Y en esta crítica hora
no te acuerdes, Señor, de mis pecados,
a los que me arrastraba
la inexperiencia de mis pocos años.

Recuerda solamente
que, aunque perverso, pecador, ingrato,
soy tu hijo, soy tu hechura,
soy obra, en fin, de tus divinas manos.

Si te ofendí yo mucho,
mucho me pesa, y mucho más te amo,
como a padre ofendido
que mis crímenes tiene perdonados.

Seguro en tus promesas
invoco tus piedades, y en tus manos
mi espíritu encomiendo.

Recíbelo, Señor, en tu regazo.

Dos veces se repitió el tierno himno, y en la segunda al llegar a aquel verso que dice: En tus manos mi espíritu encomiendo, lo entregó nuestro Pedro en las manos del Señor, dejándonos llenos de ternura, devoción y consuelo.

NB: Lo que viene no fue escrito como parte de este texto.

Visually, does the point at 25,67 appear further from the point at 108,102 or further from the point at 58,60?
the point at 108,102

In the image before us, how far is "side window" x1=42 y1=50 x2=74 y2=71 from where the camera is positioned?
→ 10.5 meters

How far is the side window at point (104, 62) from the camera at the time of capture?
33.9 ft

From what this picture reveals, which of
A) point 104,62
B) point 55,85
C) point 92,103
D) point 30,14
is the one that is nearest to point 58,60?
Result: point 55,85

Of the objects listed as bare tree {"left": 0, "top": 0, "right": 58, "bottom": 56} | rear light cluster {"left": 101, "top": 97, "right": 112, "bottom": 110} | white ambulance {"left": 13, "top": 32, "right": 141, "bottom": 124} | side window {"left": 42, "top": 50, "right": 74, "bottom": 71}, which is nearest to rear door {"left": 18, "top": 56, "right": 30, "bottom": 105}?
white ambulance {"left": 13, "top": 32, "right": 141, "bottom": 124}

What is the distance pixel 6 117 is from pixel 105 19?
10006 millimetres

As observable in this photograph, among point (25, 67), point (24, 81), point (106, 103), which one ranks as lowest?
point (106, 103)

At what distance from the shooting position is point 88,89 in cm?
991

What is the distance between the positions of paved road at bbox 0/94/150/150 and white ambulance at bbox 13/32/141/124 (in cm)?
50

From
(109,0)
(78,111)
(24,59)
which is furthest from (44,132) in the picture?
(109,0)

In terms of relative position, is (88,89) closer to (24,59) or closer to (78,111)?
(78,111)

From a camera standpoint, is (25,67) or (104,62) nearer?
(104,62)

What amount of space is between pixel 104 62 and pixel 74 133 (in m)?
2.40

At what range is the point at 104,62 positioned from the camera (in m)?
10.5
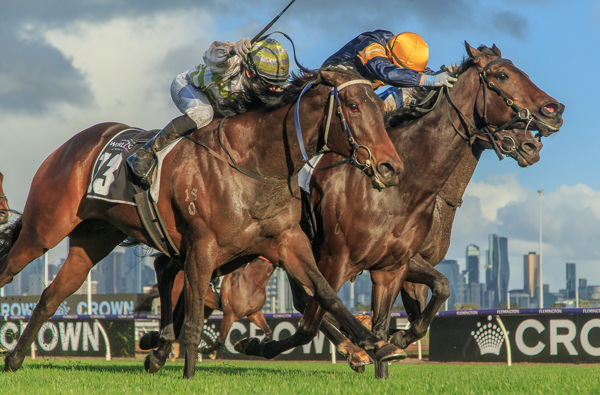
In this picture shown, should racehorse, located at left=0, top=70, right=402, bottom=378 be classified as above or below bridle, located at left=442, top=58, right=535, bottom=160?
below

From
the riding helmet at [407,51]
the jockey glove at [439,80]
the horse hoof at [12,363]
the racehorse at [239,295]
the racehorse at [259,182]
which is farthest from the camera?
the racehorse at [239,295]

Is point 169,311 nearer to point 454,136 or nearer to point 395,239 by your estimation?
point 395,239

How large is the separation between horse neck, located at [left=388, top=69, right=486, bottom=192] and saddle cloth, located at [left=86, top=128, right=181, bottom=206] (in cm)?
199

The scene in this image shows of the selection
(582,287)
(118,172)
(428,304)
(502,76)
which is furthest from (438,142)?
(582,287)

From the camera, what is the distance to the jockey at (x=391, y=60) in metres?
5.96

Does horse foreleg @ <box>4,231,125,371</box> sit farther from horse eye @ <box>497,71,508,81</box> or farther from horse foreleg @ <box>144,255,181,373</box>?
horse eye @ <box>497,71,508,81</box>

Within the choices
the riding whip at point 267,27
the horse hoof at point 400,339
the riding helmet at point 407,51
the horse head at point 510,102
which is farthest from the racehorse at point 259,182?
the horse head at point 510,102

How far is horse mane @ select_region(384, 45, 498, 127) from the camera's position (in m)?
6.30

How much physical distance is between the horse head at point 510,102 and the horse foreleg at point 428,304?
1393mm

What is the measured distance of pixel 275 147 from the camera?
536cm

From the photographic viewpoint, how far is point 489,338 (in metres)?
11.7

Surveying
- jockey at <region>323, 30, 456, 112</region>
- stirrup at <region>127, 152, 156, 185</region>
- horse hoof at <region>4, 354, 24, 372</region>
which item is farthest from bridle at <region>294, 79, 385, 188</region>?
horse hoof at <region>4, 354, 24, 372</region>

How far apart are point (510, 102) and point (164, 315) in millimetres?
3494

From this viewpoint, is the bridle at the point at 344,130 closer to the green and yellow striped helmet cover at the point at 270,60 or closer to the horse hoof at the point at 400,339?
the green and yellow striped helmet cover at the point at 270,60
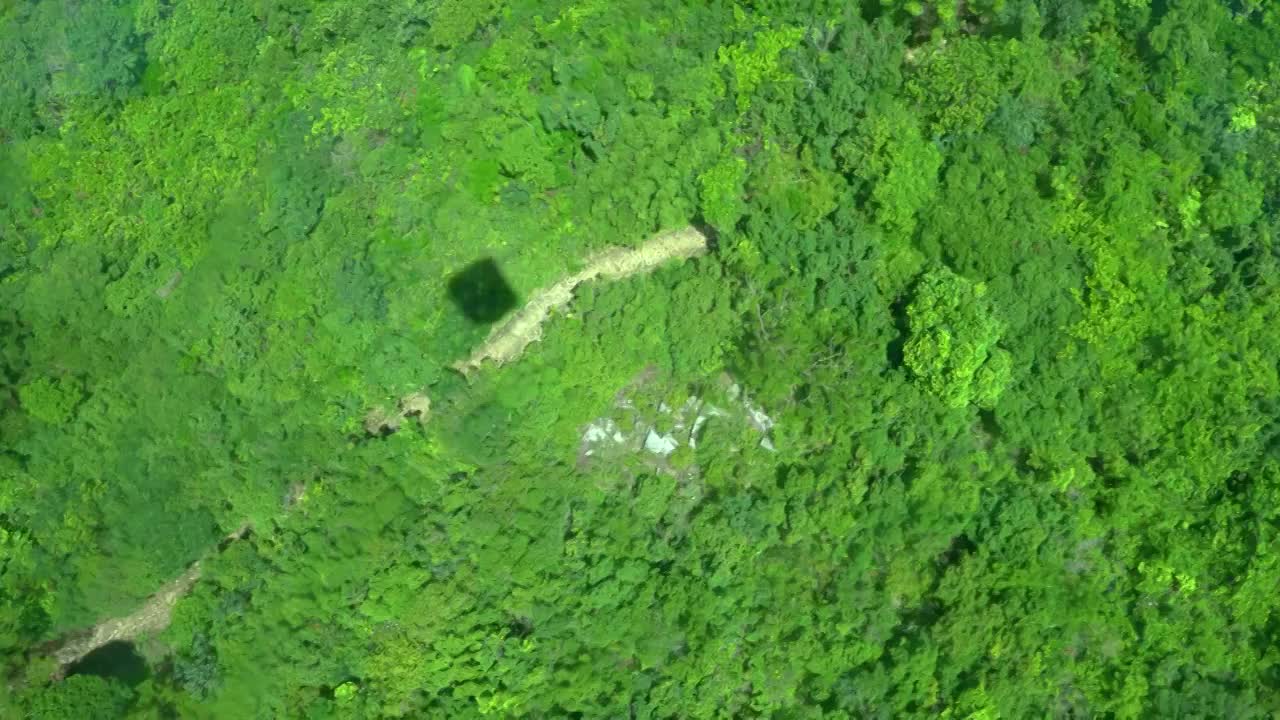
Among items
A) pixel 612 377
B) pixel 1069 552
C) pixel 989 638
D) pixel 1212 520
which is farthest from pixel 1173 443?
pixel 612 377

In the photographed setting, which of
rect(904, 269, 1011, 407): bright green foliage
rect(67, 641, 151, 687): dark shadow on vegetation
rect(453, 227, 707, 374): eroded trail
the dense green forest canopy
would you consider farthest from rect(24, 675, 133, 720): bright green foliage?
rect(904, 269, 1011, 407): bright green foliage

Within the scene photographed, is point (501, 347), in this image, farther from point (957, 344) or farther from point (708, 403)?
point (957, 344)

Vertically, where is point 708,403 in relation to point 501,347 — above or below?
below

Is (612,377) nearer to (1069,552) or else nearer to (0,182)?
(1069,552)

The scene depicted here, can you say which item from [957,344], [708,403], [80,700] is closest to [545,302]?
[708,403]

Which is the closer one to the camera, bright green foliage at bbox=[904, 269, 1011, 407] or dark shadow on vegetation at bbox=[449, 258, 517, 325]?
bright green foliage at bbox=[904, 269, 1011, 407]

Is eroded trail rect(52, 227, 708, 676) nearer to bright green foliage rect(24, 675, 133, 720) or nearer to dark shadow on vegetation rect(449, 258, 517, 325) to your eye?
dark shadow on vegetation rect(449, 258, 517, 325)
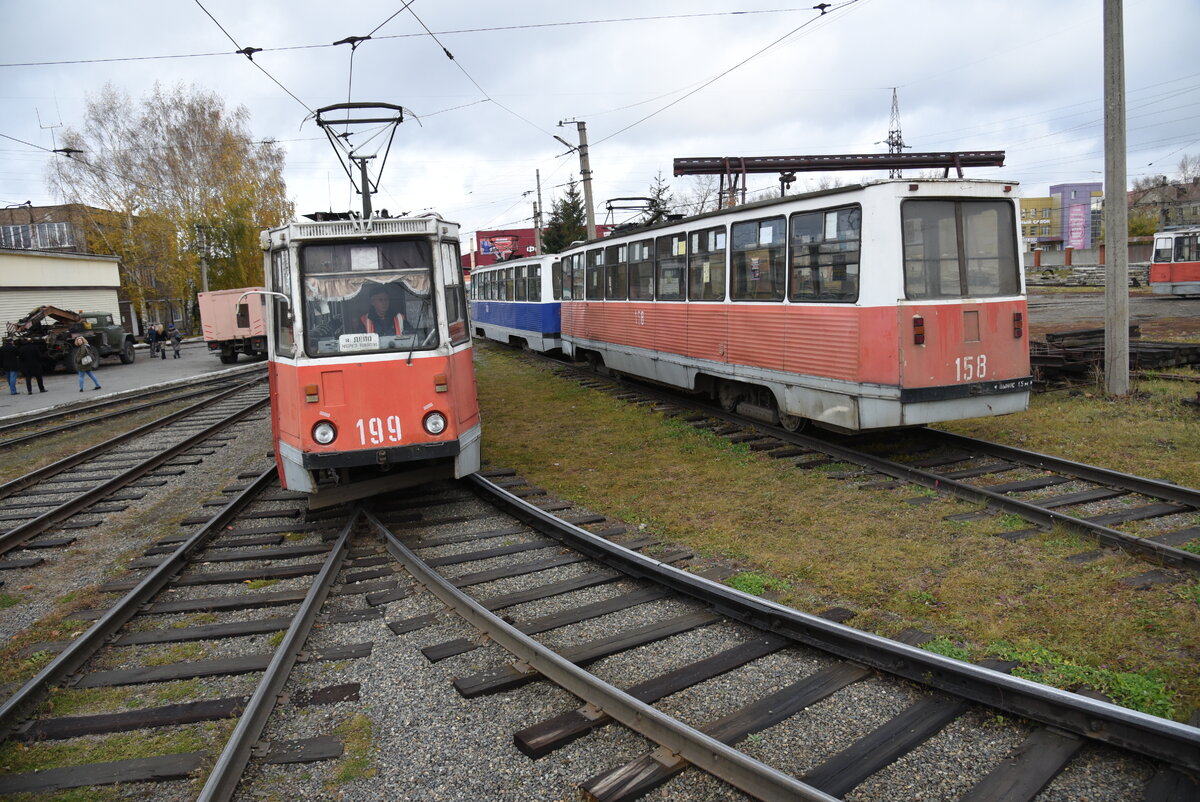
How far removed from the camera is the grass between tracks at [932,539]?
4.28 metres

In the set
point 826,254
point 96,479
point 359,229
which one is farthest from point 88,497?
point 826,254

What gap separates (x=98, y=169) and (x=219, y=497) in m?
44.5

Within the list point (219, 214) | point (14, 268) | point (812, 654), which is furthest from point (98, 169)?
point (812, 654)

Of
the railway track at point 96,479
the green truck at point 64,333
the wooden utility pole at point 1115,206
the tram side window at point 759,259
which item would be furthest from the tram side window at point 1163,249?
the green truck at point 64,333

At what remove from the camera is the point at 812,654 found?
14.3ft

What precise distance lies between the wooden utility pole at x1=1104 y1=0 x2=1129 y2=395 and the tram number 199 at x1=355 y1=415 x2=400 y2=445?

A la noticia de su muerte, acaecida a fines del mismo año 1813, se extendió el dolor por toda la casa, manifestándolo en lágrimas no sólo su familia, sino sus amigos, sus criados y favorecidos que habían ido a ser testigos de su muerte ... Se veló el cadáver, según dijo, dos días, no desocupándose en ellos la casa, de sus amigos y beneficiados, que lloraban amargamente la falta de tan buen padre, amigo y bienhechor.

Por fin se trató de darle sepultura.